How BRAC used machine learning to reduce the drop-out rate of learners with disabilities to zero

July 23, 2019

Reading Time: 3 minutes

Shathi is a young woman in Dhaka learning to sew. She is talented and dedicated, but she cannot hear. It is crucial that Shathi has a high quality learning experience to equip her with the skills she needs to become a successful tailor. The challenge is that there are hundreds of tailoring shops in Dhaka. How can we ensure that we match Shathi with the right shop for her apprenticeship?

Tech giants like Netflix, Google and Amazon have been using machine learning to inform decision-making for decades. It helps them to continually learn more about their clients and ensure that they target people with the products and services that they are most likely to want. Even though supply chains are longer than they have ever been before, the suggestions which clients receive about what to buy are more tailored than ever before. And the machines get better and better at selling – the more that clients interact with organisations, the more information they collect, and the smarter the predictions of what people want to buy become.

How can machine learning help BRAC to ensure that Shathi had the best chance of successfully learning and then smoothly transitioning into earning?

Young people in Bangladesh are almost three times more likely to be unemployed than adults, and the situation is even tougher for young people living with disabilities. While skills programmes help with unemployment, young learners with disabilities have always made up roughly half of the drop-outs in BRAC’s skills development programme. In 2017 we started using machine learning to change that.

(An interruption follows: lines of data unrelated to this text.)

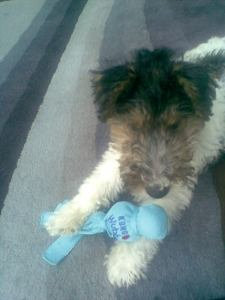 Dashwood first day at home with his first chewing toy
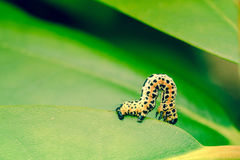 Erannis defoliaria毛虫爬行 免版税库存图片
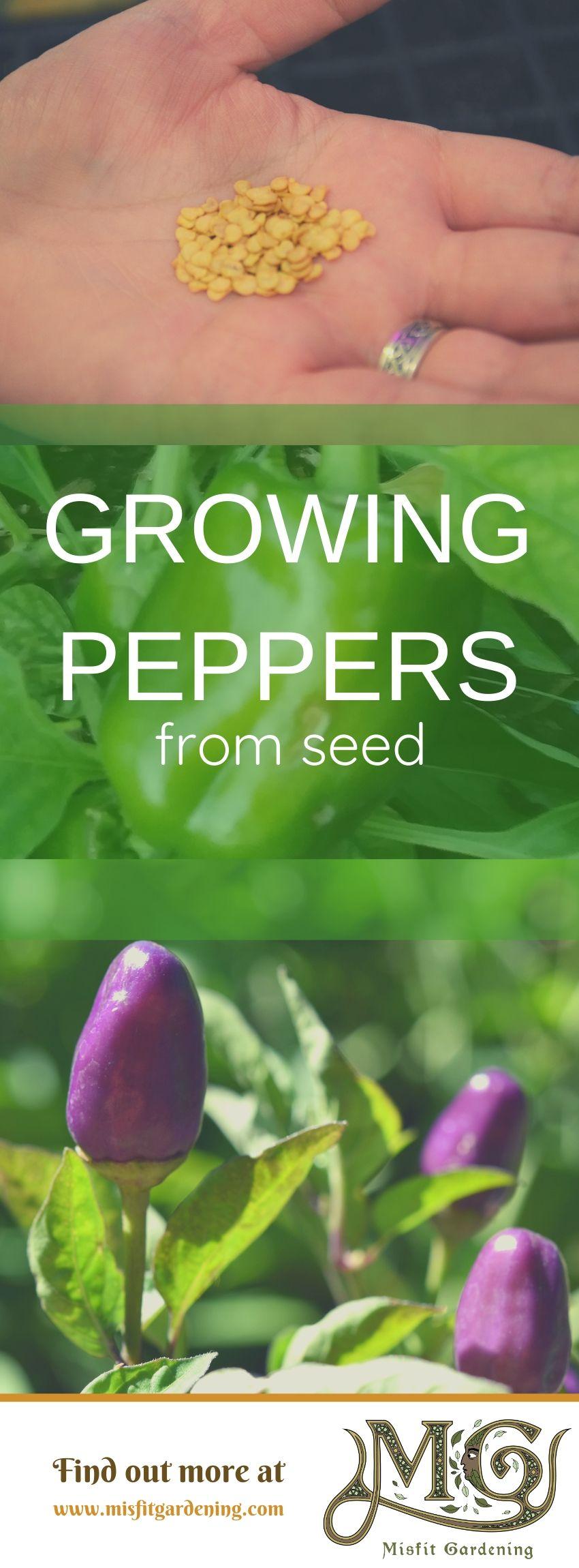 Finden Sie heraus, wie man Paprika aus Samen züchtet. Klicken Sie hier, um mehr über den Anbau von Paprika zu erfahren, oder stecken Sie ihn fest und speichern Sie ihn für später. #Garten #Nongmo #Haus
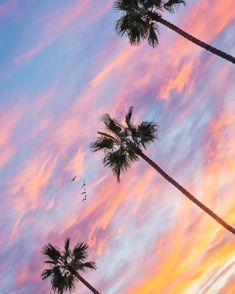 Palm trees callllifornia love ✌ beautiful sky, p Beautiful Sunset, Beautiful World, Beautiful Places, Beautiful Pictures, Videos Photos, Palmiers, Sky And Clouds, Paradis, Surfs Up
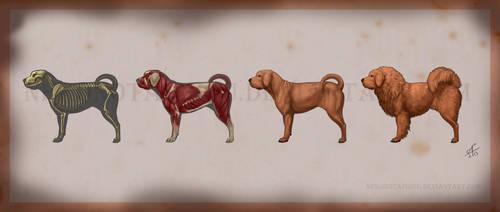Tibetan Mastiff Orthographic Illustrations by nekonotaishou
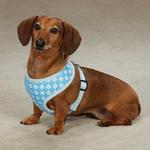 View Image 1 of East Side Collection Prep School Dog Harness - Blue Plaid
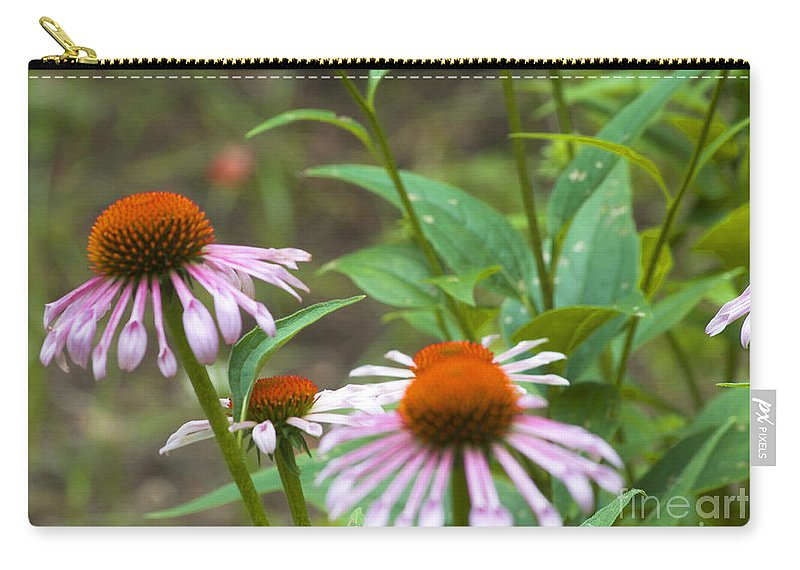 Austin Texas Carry-all Pouch featuring the photograph Flower - Cone Flower- Luther Fine Art by Luther Fine Art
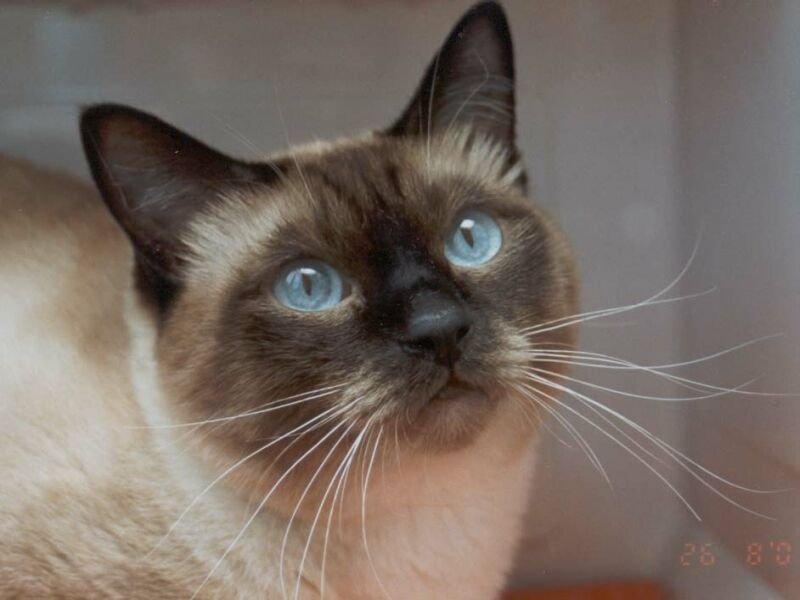 Gato siam s cuidados dicas para cuidar - Cuidados gato 1 mes ...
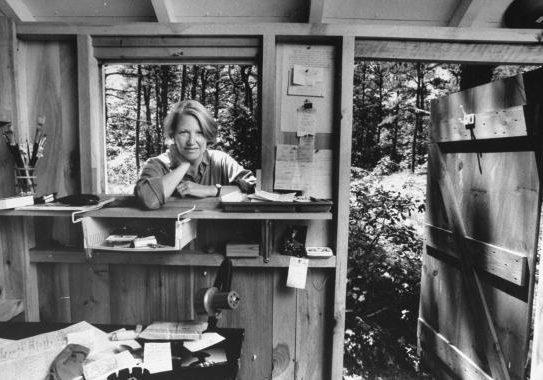 Annie Dillard - The Writing Life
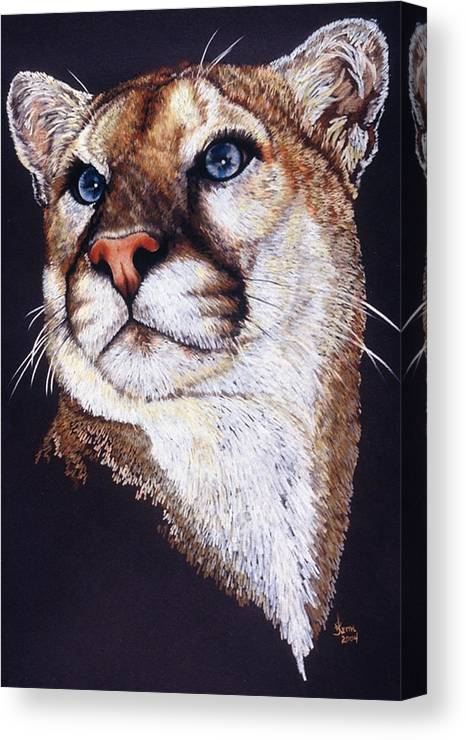 Cougar Canvas Print featuring the drawing Intense by Barbara Keith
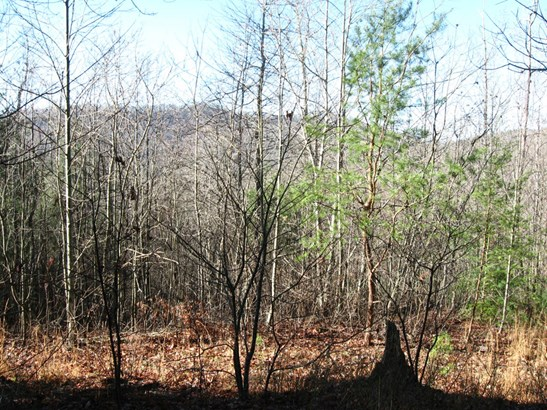 629 Pine Cone Trail, Marshall, NC - USA (photo 1)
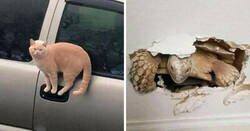 """Enlace a Fotos extrañas de animales que """"no tienen explicación"""""""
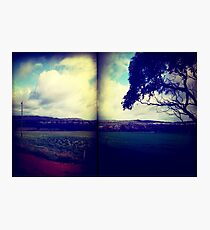 pastures Photographic Print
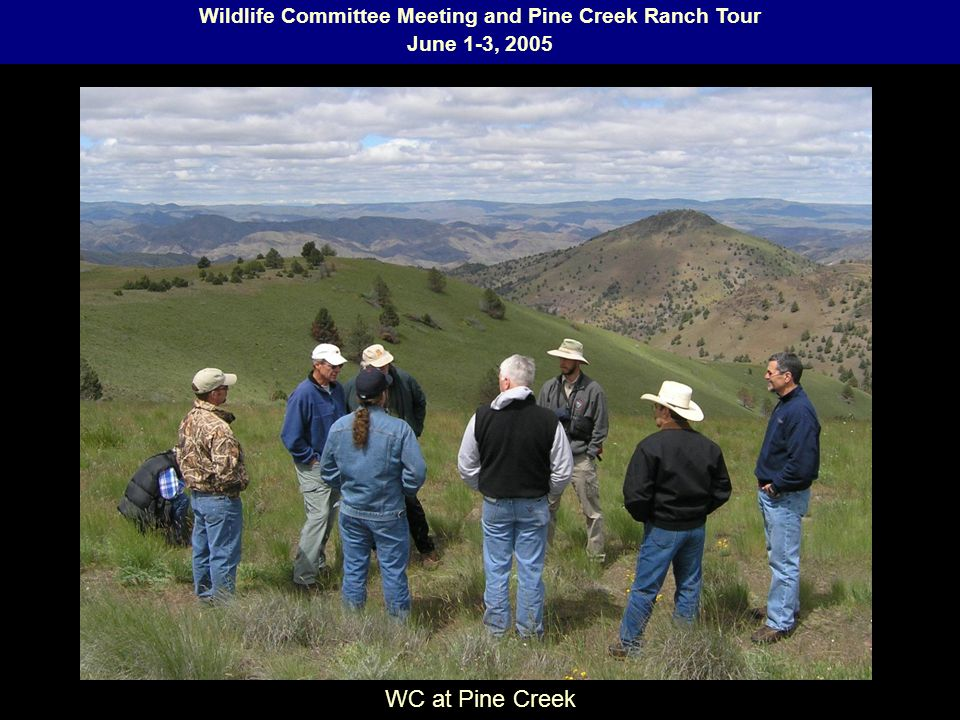 Wildlife Committee Meeting and Pine Creek Ranch Tour June 1-3, 2005 WC at Pine Creek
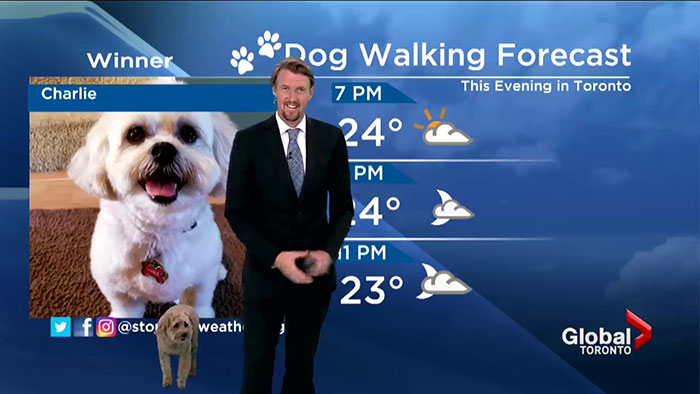 This Dog Just Interrupted The Weather Forecast By Asking His Owner For A Snack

Shathi is learning how to sew a collar from mastercraft women Alpana, who has more than eight years training experience and owns a tailoring shop in Dhaka.

Our hypothesis was that the right master craftsperson is the most reliable factor in determining whether a young learner with a disability would be successful in completing training and then getting employed. To test this, we used machine learning to analyse seven years of data collected from 84,581 master craftspersons and young learners with disabilities.

We mapped arbitrary inputs (characteristics of master craftspersons) against outputs (master craftspersons who were able to retain young learners with disabilities until graduation). We chose a rate of learning that was low enough to create useful data, but high enough so that we could invest reasonable time and resources without needing to spend years training the network. We used trial and error to increase the accuracy of the model and used multiple linear regression to check whether the algorithm determined the correct weight of the indicators. Finally, we used sensitivity and weight analysis to determine the relationship between the input variables and the output.

The connection between the input factors and output factors was strong, which meant we could predict who would be the best master craftsperson for a young learner with a disability!

The strongest indicator of success was the amount of professional experience which the master craftsperson possessed, which included factors such as whether they were a business owner, how many years of business experience they had and how many apprentices they had trained. Other relevant characteristics included whether they had previously trained people for at least 4,000 hours, whether they possessed a minimum of a junior school level certificate, whether they owned the business they were running and whether they had at least eight years of business experience in the trade they were teaching.

Shifur (middle) collecting data from master craftsperson Alpana (right). ©BRAC/Marzia Binta Nizam

By taking advantage of the data analysis capabilities of machine learning, we have created a pool of reliable business owners across Bangladesh. We recently enrolled 1,244 people with disabilities with selected master craftspersons. The dropout rate was zero and all learners were employed after graduation.

The nonprofit world has started to leverage on the experience gathered in Silicon Valley to identify the ideal microfinance borrowers, the right treatment for pregnant women in rural areas, and to customise schooling. For BRAC, machine learning has meant that we now have 407% more suitable master craftspersons for apprentices with disabilities. And for Shathi, it means she now has the best chance of success as a tailor!

 

Shifur Rahman Shakil is a manager working with the technology for development team at BRAC Skills Development
Samira Syed is senior manager at the Executive Director’s Office, BRAC International.